You can also access this text on http://zfactorart.com

Art in Zambia series no 4. Art in Zambia 1, 2 and 3 are about Fackson Kulya and Henry Tayali; two artists socially at opposing sides of the Zambian art scene of the seventies and eighties.  Today Henry’s artistic legacy is still alive and kept alive. In this issue an effort to juxtapose and link Zambia’s best known artist to an artist seemingly bound for oblivion – or is he not?!
Introduction
At first sight a comparison between Henry Tayali and Fackson Kulya seems unjustifiable as there does not seem to be an appropriate plane for comparison.  Yes, there are common elements in their lives: both were Zambian artists, contemporaries (though Tayali was a bit older); and both were sculptors, painters and graphic artists. The differences, however, are much more striking. They lived in very different social worlds with few bridges in between.

Photo 1. Tayali in 1977. Newspaper photo.
Tayali (1943-1987) was a well educated, academic artist who lead his professional life in association with the University of Zambia (UNZA) as lecturer and resident artist. He was accommodated by UNZA at Handsworth Court; a pleasant housing complex for university staff adjacent to the university grounds. He, though born Zambian, had spent as a child many years in what at that time was Southern Rhodesia where he went to secondary school in Bulawayo. It was, for an African, quite a feat in the colonial days to access and complete secondary school. This accomplishment alone destined him to become a member of the first generation post independence African élite. The same feat also is a testimony of the foresight, perseverance and ambition of his father who lived to give Henry and his siblings the education that opened up the doors to social advancement and professional achievement. Tayali commenced his academic education by studying at the then prestigious Makarere University in Uganda where he obtained a B.A. in Fine Arts in 1971. Two years later he was accepted at the Düsseldorf Academy of Art in what then was West Germany. He was the first African student to receive a German study grant at that institution. During three years he studied graphic arts and sculpture. Tayali thus had a good share of multi-cultural exposure, an excellent education and knew the international art world.

Excerpts from a spatial reasoning dataset
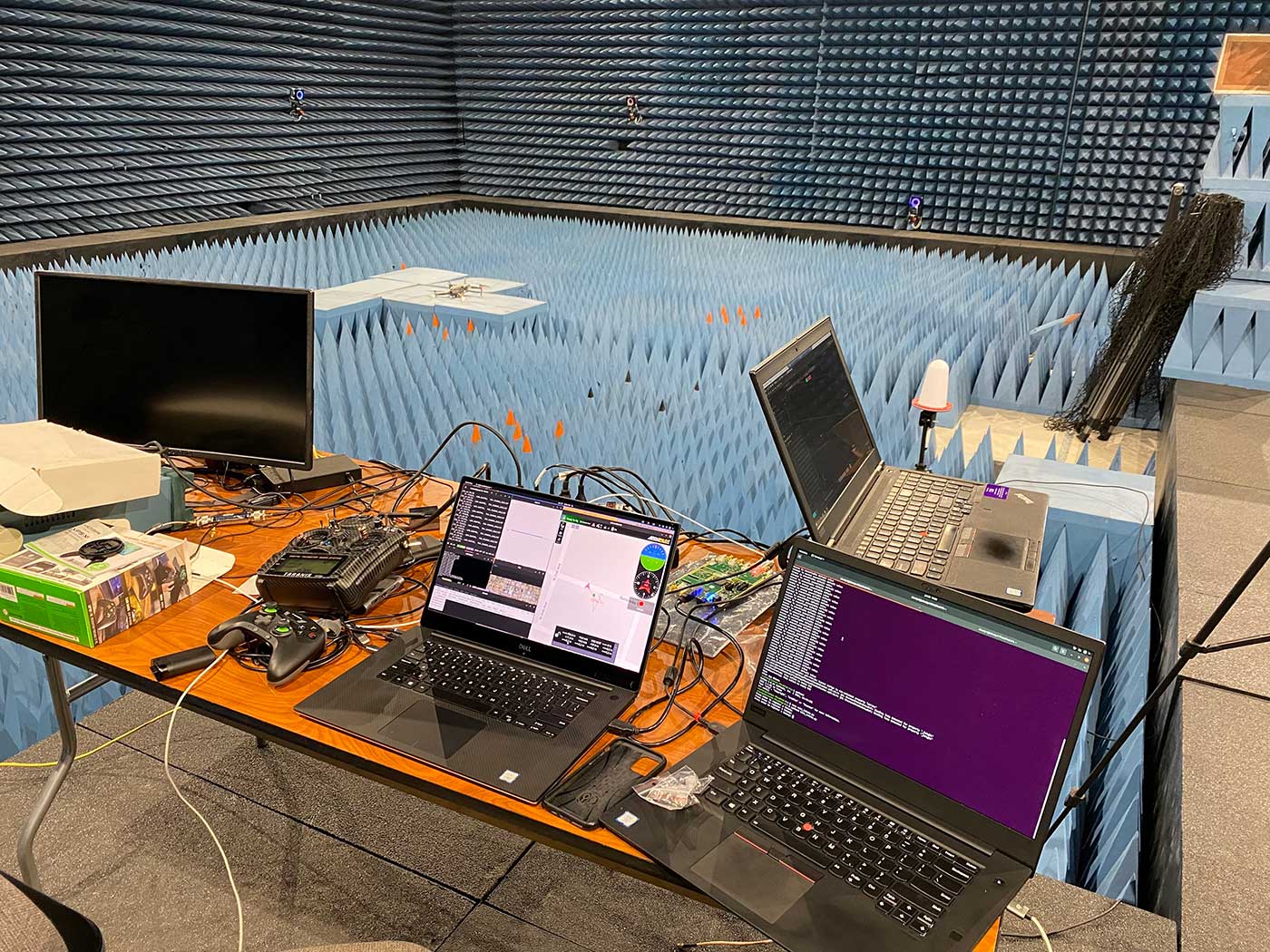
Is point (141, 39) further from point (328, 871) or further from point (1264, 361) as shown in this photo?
point (1264, 361)

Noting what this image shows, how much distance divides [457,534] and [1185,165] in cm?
756

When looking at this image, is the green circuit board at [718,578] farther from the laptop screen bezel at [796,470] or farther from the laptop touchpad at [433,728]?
the laptop touchpad at [433,728]

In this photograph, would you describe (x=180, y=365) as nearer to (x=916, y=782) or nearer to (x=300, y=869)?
(x=300, y=869)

## [Requirements]
Write out the text on Zambian art word for word from "You can also" up to and including "is he not?!". The records are separate material and do not relate to the text on Zambian art.

## [Solution to the exercise]
You can also access this text on http://zfactorart.com

Art in Zambia series no 4. Art in Zambia 1, 2 and 3 are about Fackson Kulya and Henry Tayali; two artists socially at opposing sides of the Zambian art scene of the seventies and eighties.  Today Henry’s artistic legacy is still alive and kept alive. In this issue an effort to juxtapose and link Zambia’s best known artist to an artist seemingly bound for oblivion – or is he not?!